Clearly, using CRT, it suffices to prove the problem statement is true for prime powers. So suppose $n=p^e$ for some prime $p$, and positive integer $e$. If $p$ is odd, then take $$(a,b)=\left(\frac{p^e-1}{2},p^e \right)$$Else if $p=2$, then put $$(a,b)=\left(2^e,\frac{4^e-1}{3} \right)$$

$ 4a^{2}+9b^{2}-1 = (2a+3b)^{2} - 12ab -1 $ Suppose $ n = 2^{r}m $ such that $ gcd(m,2)=1 $ Put $ a= 2^{r}a^{'} $ and $ b=mb^{'} $ now we want $ 2^{r}m $ $\mid$ $ (2^{r+1}a^{'} + 3mb^{'})^{2} -12(2^{r}a^{'})(mb^{'}) -1 $ So $ 2^{r}m \mid (2^{r+1}a^{'} + 3mb^{'})^{2} -1 $ Now $ gcd(2^{r+1}, 3m)=1 $ so according to bézout theorem there exist $ a^{'} $ and $ b^{'} $ (mod n) such that $ (2^{r+1}a^{'}+3mb^{'})=1 $ So we are done.
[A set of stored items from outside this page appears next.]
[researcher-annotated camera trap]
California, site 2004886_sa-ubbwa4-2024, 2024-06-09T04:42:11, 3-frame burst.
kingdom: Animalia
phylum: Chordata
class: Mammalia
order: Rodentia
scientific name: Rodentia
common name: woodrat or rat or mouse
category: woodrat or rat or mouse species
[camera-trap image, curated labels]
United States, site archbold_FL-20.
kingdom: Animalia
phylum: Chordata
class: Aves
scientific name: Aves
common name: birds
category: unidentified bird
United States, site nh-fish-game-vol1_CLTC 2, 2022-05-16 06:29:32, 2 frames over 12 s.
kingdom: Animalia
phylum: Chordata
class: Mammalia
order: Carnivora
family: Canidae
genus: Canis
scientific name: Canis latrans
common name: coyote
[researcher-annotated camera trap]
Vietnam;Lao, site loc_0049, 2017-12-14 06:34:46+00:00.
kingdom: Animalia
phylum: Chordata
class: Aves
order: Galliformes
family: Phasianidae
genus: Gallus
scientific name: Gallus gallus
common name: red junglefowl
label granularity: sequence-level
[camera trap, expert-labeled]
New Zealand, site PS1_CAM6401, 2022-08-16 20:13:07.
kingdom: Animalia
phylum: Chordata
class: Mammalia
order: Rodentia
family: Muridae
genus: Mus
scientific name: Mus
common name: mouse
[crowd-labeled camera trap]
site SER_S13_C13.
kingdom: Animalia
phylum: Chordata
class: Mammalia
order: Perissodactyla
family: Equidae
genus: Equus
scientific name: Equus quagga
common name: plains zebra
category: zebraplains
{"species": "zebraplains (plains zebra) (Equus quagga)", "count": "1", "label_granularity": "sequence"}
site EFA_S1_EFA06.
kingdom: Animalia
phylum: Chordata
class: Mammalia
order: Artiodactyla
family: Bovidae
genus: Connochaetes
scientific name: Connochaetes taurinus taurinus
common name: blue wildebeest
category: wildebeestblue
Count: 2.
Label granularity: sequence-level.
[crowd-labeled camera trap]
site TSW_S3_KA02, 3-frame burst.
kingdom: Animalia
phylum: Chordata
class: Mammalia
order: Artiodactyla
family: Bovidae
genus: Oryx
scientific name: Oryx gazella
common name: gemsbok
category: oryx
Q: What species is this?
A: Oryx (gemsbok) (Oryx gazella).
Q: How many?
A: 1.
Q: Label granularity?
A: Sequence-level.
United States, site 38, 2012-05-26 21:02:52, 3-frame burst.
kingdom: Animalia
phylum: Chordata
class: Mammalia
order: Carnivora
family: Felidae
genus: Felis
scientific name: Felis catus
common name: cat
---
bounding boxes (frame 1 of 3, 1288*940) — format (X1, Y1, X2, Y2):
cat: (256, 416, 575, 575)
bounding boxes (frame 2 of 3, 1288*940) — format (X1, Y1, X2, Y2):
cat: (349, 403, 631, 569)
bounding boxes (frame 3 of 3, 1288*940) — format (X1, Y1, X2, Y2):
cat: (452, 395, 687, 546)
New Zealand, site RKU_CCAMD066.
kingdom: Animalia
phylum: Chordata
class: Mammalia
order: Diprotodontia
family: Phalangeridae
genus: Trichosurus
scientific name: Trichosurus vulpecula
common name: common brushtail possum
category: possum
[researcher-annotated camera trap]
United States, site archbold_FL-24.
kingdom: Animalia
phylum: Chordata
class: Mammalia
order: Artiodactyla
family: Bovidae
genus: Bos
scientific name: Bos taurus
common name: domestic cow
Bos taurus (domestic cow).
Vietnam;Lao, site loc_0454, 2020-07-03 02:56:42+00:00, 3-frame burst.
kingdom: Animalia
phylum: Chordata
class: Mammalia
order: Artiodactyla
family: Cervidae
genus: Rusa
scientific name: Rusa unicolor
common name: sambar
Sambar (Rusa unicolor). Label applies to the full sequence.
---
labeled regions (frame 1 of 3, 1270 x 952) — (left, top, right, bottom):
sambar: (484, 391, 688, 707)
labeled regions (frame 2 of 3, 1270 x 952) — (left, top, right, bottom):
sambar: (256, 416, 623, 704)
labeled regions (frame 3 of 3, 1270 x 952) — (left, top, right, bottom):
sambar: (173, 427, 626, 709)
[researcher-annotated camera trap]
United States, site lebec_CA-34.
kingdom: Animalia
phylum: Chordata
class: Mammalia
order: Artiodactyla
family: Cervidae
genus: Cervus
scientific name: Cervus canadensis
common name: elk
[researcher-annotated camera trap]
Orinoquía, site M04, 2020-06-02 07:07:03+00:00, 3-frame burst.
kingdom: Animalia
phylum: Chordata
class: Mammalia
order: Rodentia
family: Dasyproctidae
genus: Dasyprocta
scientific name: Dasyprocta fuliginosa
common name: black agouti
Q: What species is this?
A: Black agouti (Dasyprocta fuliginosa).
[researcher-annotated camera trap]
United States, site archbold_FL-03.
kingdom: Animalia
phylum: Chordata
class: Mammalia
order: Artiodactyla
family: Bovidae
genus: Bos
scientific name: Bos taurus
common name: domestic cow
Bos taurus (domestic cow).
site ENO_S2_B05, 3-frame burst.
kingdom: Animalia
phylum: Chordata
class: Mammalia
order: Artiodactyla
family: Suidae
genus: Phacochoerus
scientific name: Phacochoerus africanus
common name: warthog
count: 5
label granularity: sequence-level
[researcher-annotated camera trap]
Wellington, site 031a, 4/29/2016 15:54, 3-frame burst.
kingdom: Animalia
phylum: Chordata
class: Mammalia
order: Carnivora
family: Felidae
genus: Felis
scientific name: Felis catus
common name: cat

Assume that we have $2a=X,3b=Y$ By chinese remiander Theorem it is easy to see that we only need to prove the result for $n=p^\alpha$ where $p$ is a prime number and alpha is nonnegative integer. For the case $p=2$ consider $2^\alpha\mid X,Y-1\implies 2^\alpha\mid X^2+(Y-1)(Y+1)$ Now assume that $p$ is odd and we have $v_p(X^2+Y^2-1)=\alpha$ (Essentially write $X^2+Y^2-1=rp^\alpha$ with $r$ not divisible by $p$) we shall prove that there exist $X',Y'$ such that $v_p(X'^2+Y'^2-1)>\alpha$. Let $X'=X+sp^\alpha$ hence we have $$X'^2+Y^2-1\equiv X^2+Y^2-1+2Xsp^\alpha=rp^\alpha+2Xsp^\alpha=p^\alpha(r+2Xs) \pmod{p^{\alpha+1}}$$Since $X$ is not divisible by $p$, we know that there exists such a unique $s\pmod{p}$ and the result follows with $Y'=Y$. Thus we only need to prove the result for $n=p$ For this part we only need to note that the sets $A=\{X^2\mid0\leq X\leq \frac{p-1}{2}\}$ and $B=\{1-Y^2\mid0\leq Y\leq \frac{p-1}{2}\}$ both have $\frac{p+1}{2}$ distinct remainders $\pmod{p}$ thus $A\cap B\neq\emptyset$ Thus there exist $X,Y$ such that $p\mid X^2+Y^2-1$ We are done!